Publié le lundi 15 juin 2026 dans la rubrique Lyon
Inceste : les dix ans de lutte d’une mère contre les défaillances de la justice à Saint-Étienne
À Saint-Étienne (Loire), une mère se bat depuis dix ans. Julia Vallet (le nom a été changé) dénonce l’échec de la justice à protéger sa fille, victime d’inceste. Son témoignage met en lumière des dysfonctionnements systémiques.

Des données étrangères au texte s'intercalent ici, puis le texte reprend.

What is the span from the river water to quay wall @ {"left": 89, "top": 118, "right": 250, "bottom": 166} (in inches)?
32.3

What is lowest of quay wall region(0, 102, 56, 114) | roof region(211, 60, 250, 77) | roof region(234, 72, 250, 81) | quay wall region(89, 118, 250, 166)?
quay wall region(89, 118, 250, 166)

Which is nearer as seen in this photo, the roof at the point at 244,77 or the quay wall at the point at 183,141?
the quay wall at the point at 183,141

Dix ans de combat pour une mère stéphanoise
Julia Vallet ne prend la parole que pour une seule raison : protéger son enfant. Après une décennie de procédures, elle lance une ultime bouteille à la mer. La justice, censée veiller sur sa fille, a selon elle failli à sa mission première.

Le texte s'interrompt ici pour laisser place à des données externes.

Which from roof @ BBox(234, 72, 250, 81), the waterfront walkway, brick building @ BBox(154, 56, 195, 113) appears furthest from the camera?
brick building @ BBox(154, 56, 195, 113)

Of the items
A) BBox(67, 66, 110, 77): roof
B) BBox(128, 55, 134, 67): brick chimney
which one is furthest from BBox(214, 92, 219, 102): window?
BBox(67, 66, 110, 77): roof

Son dossier concentre les griefs adressés à l’institution judiciaire dans le traitement des affaires d’inceste. Classements sans suite, inversion de la culpabilité, condamnation de la mère pour enlèvement d’enfant, placement à l’aide sociale à l’enfance (Ase), maintien des droits du père : chaque étape a aggravé la situation.
Les dysfonctionnements pointés par la commission parlementaire
Ces défaillances ne sont pas isolées. La commission d’enquête parlementaire sur le traitement judiciaire de l’inceste, dont les audiences se sont achevées le 22 mai, a soulevé exactement les mêmes problèmes. Le cas de Julia Vallet en est une illustration presque parfaite.
“La justice a toujours fait primer la présomption d’innocence sur le principe de précaution”, explique-t-elle. Une logique qu’elle juge inappropriée devant un juge des enfants. “Il est censé protéger ma fille avant tout.” Ce constat amer résume des années de lutte contre un système qui inverse les rôles.
Une avocate dénonce une maltraitance institutionnelle
Marie Sablon, avocate de Julia Vallet, ne mâche pas ses mots. Elle parle de “maltraitance institutionnelle” qui s’abat sur les mères dénonçant l’inceste. Le dossier de sa cliente, selon elle, contient tous les éléments caractéristiques de ce phénomène.
Avec une particularité qui rend l’affaire encore plus frappante : même les professionnels de la protection de l’enfance ne sont pas entendus. “Une situation assez inédite”, souligne l’avocate. Ce silence institutionnel aggrave le sentiment d’abandon.
Un système qui n’écoute ni les mères ni les professionnels
L’histoire de Julia Vallet révèle un paradoxe. La mère se bat pour protéger sa fille, mais la justice la punit. Condamnée pour enlèvement d’enfant après avoir tenté de soustraire sa fille au père incestueux présumé, elle voit son enfant placée à l’Ase. Pendant ce temps, le père conserve ses droits.
Pour protéger les victimes, les noms de la mère et de la fille ont été modifiés dans cette enquête. Certains propos et éléments peuvent choquer, mais ils sont indispensables pour porter la parole de Julia Vallet. Une parole qui, après dix ans, n’a toujours pas été suffisamment écoutée.